Pro-cyclical Fiscal and/or Monetary Conditions Have Been Attached to IMF Agreements During the World Recession
For Immediate Release: October 5, 2009
Contact: Dan Beeton, 202-239-1460
Washington, D.C. - A new discussion paper from the Center for Economic and Policy Research finds that 31 of 41 countries with current International Monetary Fund (IMF) agreements have been subjected to pro-cyclical macroeconomic policies that, during the current global recession, would be expected to have exacerbated economic slowdowns. The pro-cyclical conditions noted in the report are either pro-cyclical fiscal or monetary policies.
"More than a decade after the Asian Economic Crisis brought world attention to major IMF policy mistakes, the IMF is still making similar mistakes in many countries," CEPR Co-Director and lead author of the paper, economist Mark Weisbrot said. "The IMF supports fiscal stimulus and expansionary policies in the rich countries, but has a much different attitude toward low-and-middle income countries."
The paper, "IMF-Supported Macroeconomic Policies and the World Recession: A Look at Forty-One Borrowing Countries," shows that in some cases, the IMF had relied on overly optimistic growth forecasts – significantly underestimating the impact of the world recession on borrowing countries. The paper also notes that in some cases the Fund later loosened its policy conditions after the economic performance was much worse than anticipated.
"It is time for the Fund to re-examine the criteria, assumptions, and economic analysis that it uses to prescribe macroeconomic policies in developing countries," the paper states.
The paper arises out of discussions with the International Monetary Fund (IMF) over the Fund's recommended macroeconomic policies during the course of the current world recession. In a panel discussion held on June 19, 2009, there was disagreement between the IMF and CEPR over whether or to what extent the IMF has supported pro-cyclical policies in borrowing countries during the current world recession. CEPR agreed to take a comprehensive look at current IMF agreements, as a prelude to further discussions with the Fund on this issue.
The papers' authors do have praise for the IMF's actions in one area: making available for borrowing some $283 billion of Special Drawing Rights (SDR's - IMF reserve assets that can be exchanged for hard currency) to member countries without conditions.
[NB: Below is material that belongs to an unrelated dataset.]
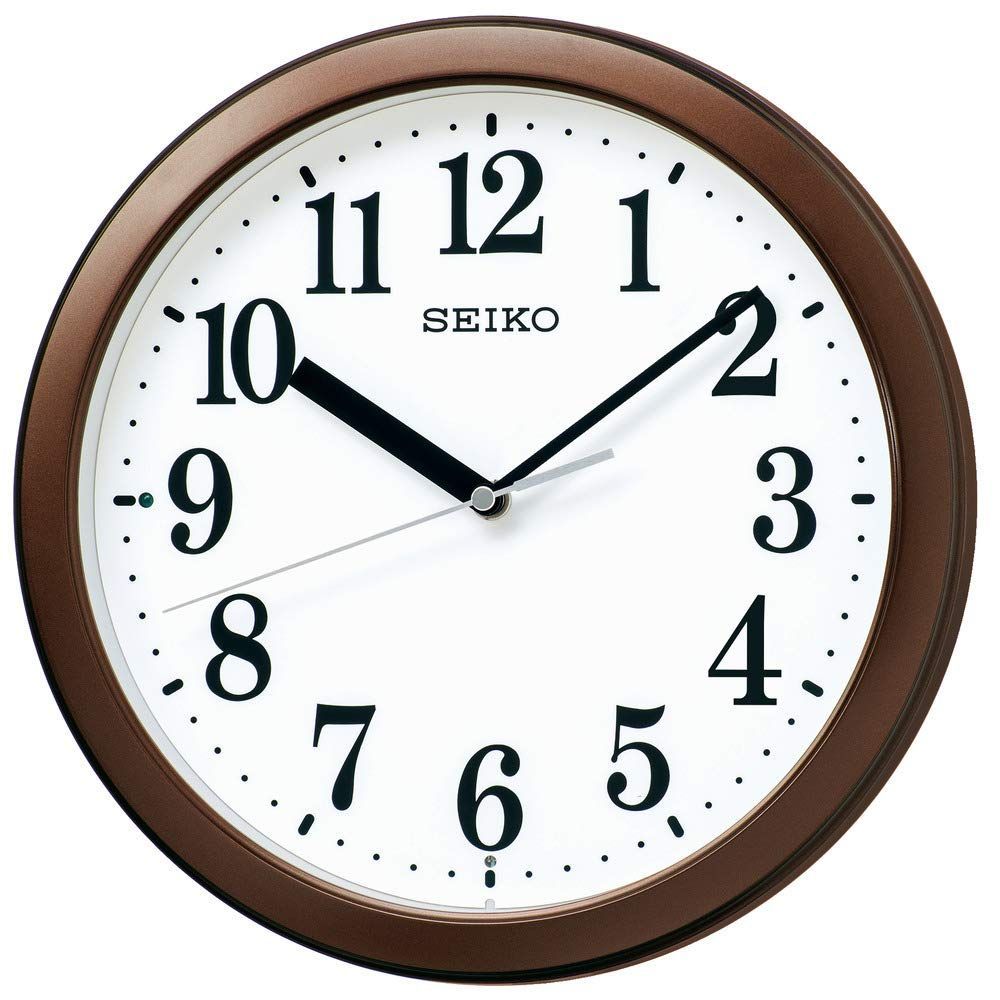 【新着商品】セイコークロック(Seiko Clock) セイコー クロック 掛け時計 電波 アナログ コンパクトサイズ 茶メタリック 直径28.0x4.6cm BC416B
The IMF's unconditional lending and injecting liquidity into the world economy with the SDR's, in a time of world recession, represents an unprecedented step forward.
"The next step should be to eliminate harmful conditions attached to other IMF lending facilities," the paper states.
The paper examines IMF agreements with the countries Afghanistan, Armenia, Belarus, Bosnia and Herzegovina, Burkina Faso, Burundi, The Central African Republic, Republic of the Congo, Costa Rica, Côte d'Ivoire, Djibouti, El Salvador, Gabon, The Gambia, Georgia, Ghana, Grenada, Guatemala, Haiti, Hungary, Iceland, Kyrgyz Republic, Latvia, Liberia, Malawi, Mali, Mozambique, Mongolia, Niger, Pakistan, Romania, São Tomé and Príncipe, Senegal, Republic of Serbia, Seychelles, Sierra Leone, Tajikistan, Tanzania, Togo, Ukraine, and Zambia.